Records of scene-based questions
______
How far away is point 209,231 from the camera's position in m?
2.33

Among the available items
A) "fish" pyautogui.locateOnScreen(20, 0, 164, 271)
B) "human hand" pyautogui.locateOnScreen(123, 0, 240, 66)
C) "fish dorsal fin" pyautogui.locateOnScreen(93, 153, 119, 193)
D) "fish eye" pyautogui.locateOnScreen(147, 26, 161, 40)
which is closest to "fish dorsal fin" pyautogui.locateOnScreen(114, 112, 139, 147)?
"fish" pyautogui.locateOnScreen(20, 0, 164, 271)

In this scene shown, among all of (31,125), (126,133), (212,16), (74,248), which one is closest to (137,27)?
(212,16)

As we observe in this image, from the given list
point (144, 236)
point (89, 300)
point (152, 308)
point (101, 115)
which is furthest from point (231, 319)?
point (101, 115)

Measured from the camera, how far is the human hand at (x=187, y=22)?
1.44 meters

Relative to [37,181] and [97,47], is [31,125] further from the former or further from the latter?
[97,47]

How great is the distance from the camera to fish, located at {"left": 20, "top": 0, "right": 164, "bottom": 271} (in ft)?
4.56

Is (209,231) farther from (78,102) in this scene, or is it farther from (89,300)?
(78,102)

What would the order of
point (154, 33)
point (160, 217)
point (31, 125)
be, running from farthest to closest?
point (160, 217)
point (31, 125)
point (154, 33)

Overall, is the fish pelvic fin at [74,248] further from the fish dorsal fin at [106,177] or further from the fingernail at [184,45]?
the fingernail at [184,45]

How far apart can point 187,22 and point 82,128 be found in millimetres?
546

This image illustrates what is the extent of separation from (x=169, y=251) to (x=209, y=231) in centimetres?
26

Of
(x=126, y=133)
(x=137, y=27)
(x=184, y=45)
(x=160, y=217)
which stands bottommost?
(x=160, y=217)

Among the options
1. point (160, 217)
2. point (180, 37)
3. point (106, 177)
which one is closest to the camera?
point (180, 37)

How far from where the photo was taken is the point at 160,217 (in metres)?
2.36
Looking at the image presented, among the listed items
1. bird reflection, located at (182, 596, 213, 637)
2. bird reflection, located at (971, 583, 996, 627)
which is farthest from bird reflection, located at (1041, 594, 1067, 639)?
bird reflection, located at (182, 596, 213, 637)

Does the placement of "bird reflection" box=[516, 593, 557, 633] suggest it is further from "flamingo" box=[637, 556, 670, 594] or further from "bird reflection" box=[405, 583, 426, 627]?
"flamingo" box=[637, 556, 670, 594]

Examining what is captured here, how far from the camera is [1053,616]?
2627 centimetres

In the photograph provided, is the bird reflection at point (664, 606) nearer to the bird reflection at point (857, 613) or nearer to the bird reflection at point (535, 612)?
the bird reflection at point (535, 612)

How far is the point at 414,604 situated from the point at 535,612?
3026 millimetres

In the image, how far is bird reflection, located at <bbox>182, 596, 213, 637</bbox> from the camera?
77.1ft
______
● **WRITTEN EXERCISE**: Reproduce the material verbatim, beginning with the line containing "Among the options" and continuing through the final line of the material, both ends included.

● **CORRECT ANSWER**:
Among the options
1. point (160, 217)
2. point (180, 37)
3. point (106, 177)
which one is closest to the camera?
point (180, 37)

How far from where the photo was taken is the point at 160,217 (in metres)?
2.36
Looking at the image presented, among the listed items
1. bird reflection, located at (182, 596, 213, 637)
2. bird reflection, located at (971, 583, 996, 627)
which is farthest from bird reflection, located at (1041, 594, 1067, 639)?
bird reflection, located at (182, 596, 213, 637)

Does the placement of "bird reflection" box=[516, 593, 557, 633] suggest it is further from "flamingo" box=[637, 556, 670, 594] or further from "bird reflection" box=[405, 583, 426, 627]?
"flamingo" box=[637, 556, 670, 594]

Examining what is captured here, how far from the camera is [1053,616]?
2627 centimetres

In the photograph provided, is the bird reflection at point (664, 606) nearer to the bird reflection at point (857, 613) or nearer to the bird reflection at point (535, 612)?
the bird reflection at point (535, 612)

How far is the point at 414,604 situated from the point at 535,612?
3026 millimetres

In the image, how far is bird reflection, located at <bbox>182, 596, 213, 637</bbox> from the camera?
77.1ft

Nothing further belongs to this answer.